Ici, le manteau de fourrure n’est pas un luxe mais un moyen de survivre aux températures extrêmes en hiver et une majorité de femmes en portent, la femme russe est capable d’économiser pendant plusieurs années pour acquérir un magnifique manteau, le plus prisé étant la zibeline. Les jeunes s’habillent eux de manière plus traditionnelles.
Outre cet héritage culturel, on y découvre des labyrinthes entiers de maisonnettes traditionnelles, en bois, aux couleurs pastels et aux allures de campagne… des maisons plus ou moins délabrées, toutes de travers, semblant abandonnées et rongées par l’usure du temps. Ces jolies maisons en bois, d’une époque, où les habitants vivent encore aujourd’hui sans eau courante, toilettes à l’extérieur. contrastent avec les immeubles voisins tout confort, bien que déjà d’un autre temps,
Il ne reste plus beaucoup de ces maisons traditionnelles car en 1879, une terrible catastrophe s'est abattue sur la ville: le 22 juin, une maison a pris feu, l'incendie s’est propagé aux bâtiments voisins, a gagné les rues et finalement des quartiers entiers. L'incendie a fait rage trois jours durant, détruisant toute la ville. Près de 15000 personnes restèrent sans abri. Tout fut détruit par le feu et la ville mit 10 ans pour renaitre de ses cendres.
La visite se termine au grand marché central d’Irkoutsk, lieu important de la ville: c’est ici que les habitants viennent s’approvisionner.
.On y trouve toutes sortes de produits alimentaires vendus par les producteurs locaux.
Le marché comprend une halle intérieure où on trouve de grands étalages de gâteaux, majoritairement à la crème, des friandises russes, des rayons de plusieurs mètres avec d’énormes pièces de viande, des étals de poissons séchés ou fumés en provenance du lac: le maître du lieu étant l’omoul, poisson endémique, très apprécié des russes, en particulier l’omoul fumé, avec sa chair tendre et ambrée et dégusté entre 2 gorgées de vodka comme il se doit (car ici, pas d’eau, elle gèle, donc soit on boit du thé “tchai” soit on boit de la vodka)
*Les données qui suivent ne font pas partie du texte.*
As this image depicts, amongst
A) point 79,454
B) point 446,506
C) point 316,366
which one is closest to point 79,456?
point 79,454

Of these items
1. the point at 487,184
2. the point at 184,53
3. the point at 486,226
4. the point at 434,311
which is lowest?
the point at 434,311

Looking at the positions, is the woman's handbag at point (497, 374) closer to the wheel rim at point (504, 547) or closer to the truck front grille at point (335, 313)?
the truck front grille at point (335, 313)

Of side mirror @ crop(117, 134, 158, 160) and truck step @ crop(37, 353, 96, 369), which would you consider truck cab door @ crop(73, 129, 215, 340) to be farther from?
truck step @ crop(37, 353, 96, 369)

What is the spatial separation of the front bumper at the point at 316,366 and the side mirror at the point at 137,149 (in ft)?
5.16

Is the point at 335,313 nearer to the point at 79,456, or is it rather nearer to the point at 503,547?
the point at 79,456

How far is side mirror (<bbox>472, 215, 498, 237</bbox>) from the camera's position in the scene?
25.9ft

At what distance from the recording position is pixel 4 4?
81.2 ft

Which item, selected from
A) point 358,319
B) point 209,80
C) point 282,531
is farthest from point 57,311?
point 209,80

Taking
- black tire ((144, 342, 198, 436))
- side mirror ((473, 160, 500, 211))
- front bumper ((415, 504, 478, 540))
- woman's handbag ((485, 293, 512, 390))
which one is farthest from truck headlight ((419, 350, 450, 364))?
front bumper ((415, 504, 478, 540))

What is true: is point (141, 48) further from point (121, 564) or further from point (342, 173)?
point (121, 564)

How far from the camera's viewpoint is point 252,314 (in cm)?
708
A l’extérieur de nombreux stands de baies, de légumes, de graines, encore des poissons mais ceux là sont frais, congelés par le froid environnant, durs comme la pierre et dressés sur les palettes par ordre de taille. Il y a également des mamies venues vendre leurs conserves, des marchands d’habits pour le froid, proposant des bottes en feutre, en peau de phoque, des chaussettes tricotées, des bonnets et gants en cachemire ou laine de yak….
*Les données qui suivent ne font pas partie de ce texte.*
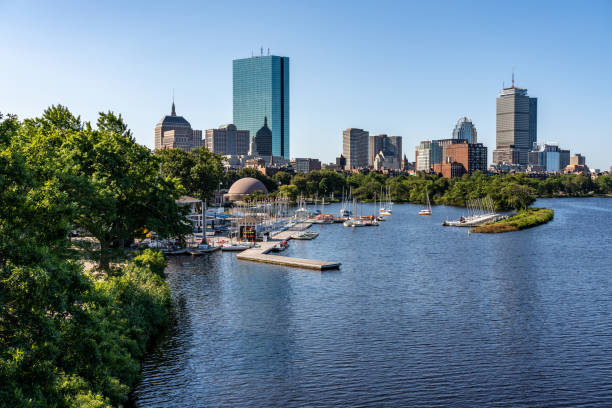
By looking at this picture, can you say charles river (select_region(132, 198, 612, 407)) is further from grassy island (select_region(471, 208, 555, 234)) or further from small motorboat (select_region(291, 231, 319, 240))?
grassy island (select_region(471, 208, 555, 234))

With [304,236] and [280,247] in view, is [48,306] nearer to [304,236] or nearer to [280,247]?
[280,247]

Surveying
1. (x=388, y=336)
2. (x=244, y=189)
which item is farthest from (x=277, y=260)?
(x=244, y=189)

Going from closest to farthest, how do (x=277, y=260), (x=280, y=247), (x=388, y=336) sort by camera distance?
(x=388, y=336)
(x=277, y=260)
(x=280, y=247)

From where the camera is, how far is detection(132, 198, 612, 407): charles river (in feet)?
99.5

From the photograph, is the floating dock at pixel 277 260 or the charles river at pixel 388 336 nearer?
the charles river at pixel 388 336

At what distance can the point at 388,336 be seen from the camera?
3966 cm

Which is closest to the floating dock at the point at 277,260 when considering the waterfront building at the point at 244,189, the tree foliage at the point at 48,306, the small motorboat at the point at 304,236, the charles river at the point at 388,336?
the charles river at the point at 388,336

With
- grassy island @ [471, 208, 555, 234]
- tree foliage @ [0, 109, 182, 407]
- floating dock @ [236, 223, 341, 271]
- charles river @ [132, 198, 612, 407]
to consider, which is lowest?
charles river @ [132, 198, 612, 407]

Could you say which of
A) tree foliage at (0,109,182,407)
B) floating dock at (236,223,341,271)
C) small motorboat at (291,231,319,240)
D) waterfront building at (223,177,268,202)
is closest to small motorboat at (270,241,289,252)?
floating dock at (236,223,341,271)

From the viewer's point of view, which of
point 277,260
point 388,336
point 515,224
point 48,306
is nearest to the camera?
point 48,306

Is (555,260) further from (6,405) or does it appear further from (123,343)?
(6,405)

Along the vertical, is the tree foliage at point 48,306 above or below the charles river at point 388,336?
above

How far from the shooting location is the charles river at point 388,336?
30.3 meters

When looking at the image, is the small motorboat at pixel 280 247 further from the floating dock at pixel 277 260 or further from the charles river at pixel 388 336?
the charles river at pixel 388 336
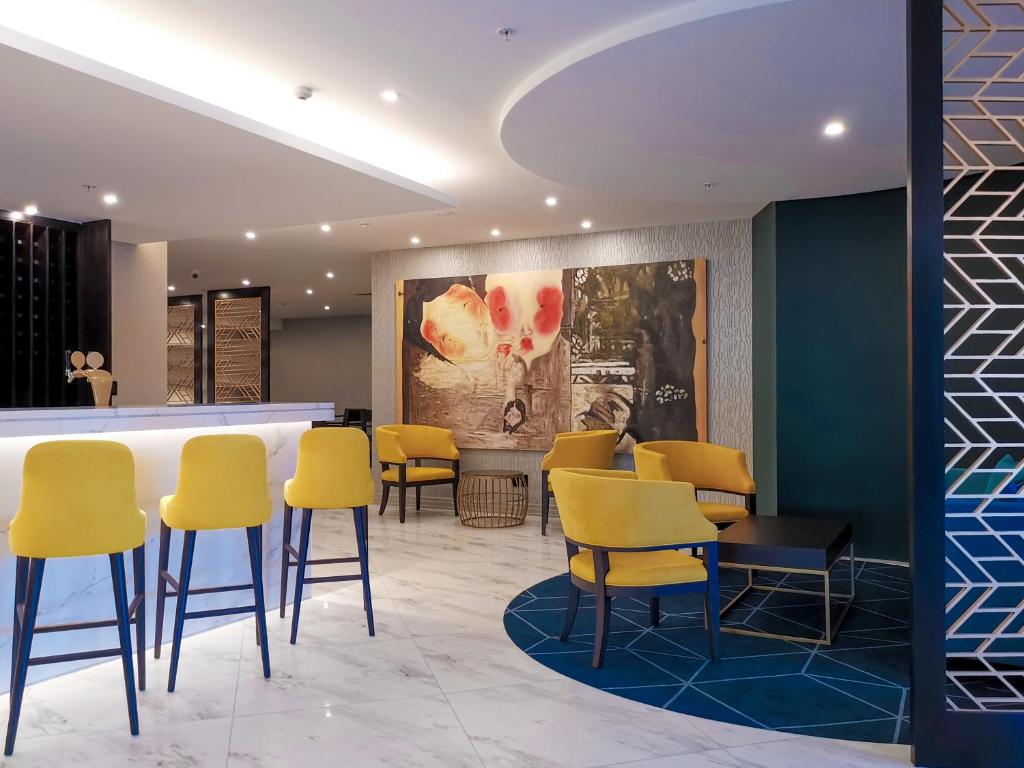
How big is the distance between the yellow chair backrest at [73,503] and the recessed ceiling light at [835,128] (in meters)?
4.25

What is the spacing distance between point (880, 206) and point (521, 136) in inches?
136

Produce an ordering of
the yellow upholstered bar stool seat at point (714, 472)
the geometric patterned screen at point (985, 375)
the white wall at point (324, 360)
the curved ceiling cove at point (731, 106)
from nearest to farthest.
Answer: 1. the geometric patterned screen at point (985, 375)
2. the curved ceiling cove at point (731, 106)
3. the yellow upholstered bar stool seat at point (714, 472)
4. the white wall at point (324, 360)

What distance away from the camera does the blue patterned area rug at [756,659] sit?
3.54 m

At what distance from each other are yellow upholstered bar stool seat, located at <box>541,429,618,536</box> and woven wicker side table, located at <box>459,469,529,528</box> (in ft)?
1.75

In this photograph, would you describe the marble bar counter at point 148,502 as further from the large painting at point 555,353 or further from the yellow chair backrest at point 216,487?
the large painting at point 555,353

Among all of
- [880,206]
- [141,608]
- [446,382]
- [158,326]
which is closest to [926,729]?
[141,608]

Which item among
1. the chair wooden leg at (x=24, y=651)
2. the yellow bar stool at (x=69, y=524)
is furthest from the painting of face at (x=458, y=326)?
the chair wooden leg at (x=24, y=651)

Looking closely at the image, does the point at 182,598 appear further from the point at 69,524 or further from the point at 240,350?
the point at 240,350

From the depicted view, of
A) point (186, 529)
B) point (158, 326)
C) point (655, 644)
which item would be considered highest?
point (158, 326)

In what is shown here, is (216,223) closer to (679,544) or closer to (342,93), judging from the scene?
(342,93)

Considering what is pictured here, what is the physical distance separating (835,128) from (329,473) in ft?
12.1

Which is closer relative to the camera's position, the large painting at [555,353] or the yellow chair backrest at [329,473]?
the yellow chair backrest at [329,473]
2EME JOUR: DEPART POUR LE LAC SUR SA RIVE OUEST
Lever de soleil dans la brume sur les rives fumantes de l’Angara. En fait, en amont du fleuve, un barrage réchauffe les eaux du fleuve qui fument au contact de l’air glacial; il fait quand même -30°C ce matin; sans les gants, nos doigts resteraient collés au trépied et il faut veiller à ne pas coller le boitier glacé sur le visage. On a voulu du froid, on l’a trouvé! Galina saura nous réchauffer avec son petit déjeuner typique et très copieux
Après une dernière halte au supermarché (ensuite il n’y aura plus aucun service à notre disposition avant une semaine) nous reprenons la route à travers de magnifiques forêts de bouleaux, de grandes étendues de steppes où paissent tranquillement des vaches, nullement gênées par la neige et le froid.
Le paysage alterne entre plateaux, steppe, taïga et petits villages qui apparaissant au milieu de nulle part. On se croirait dans des scènes de western avec ses grandes rues désertes, ces maisons en bois usées par le temps, ses chiens errants et ces troupeaux de vache cherchant un peu de nourriture au milieu de champs de neige et de glace.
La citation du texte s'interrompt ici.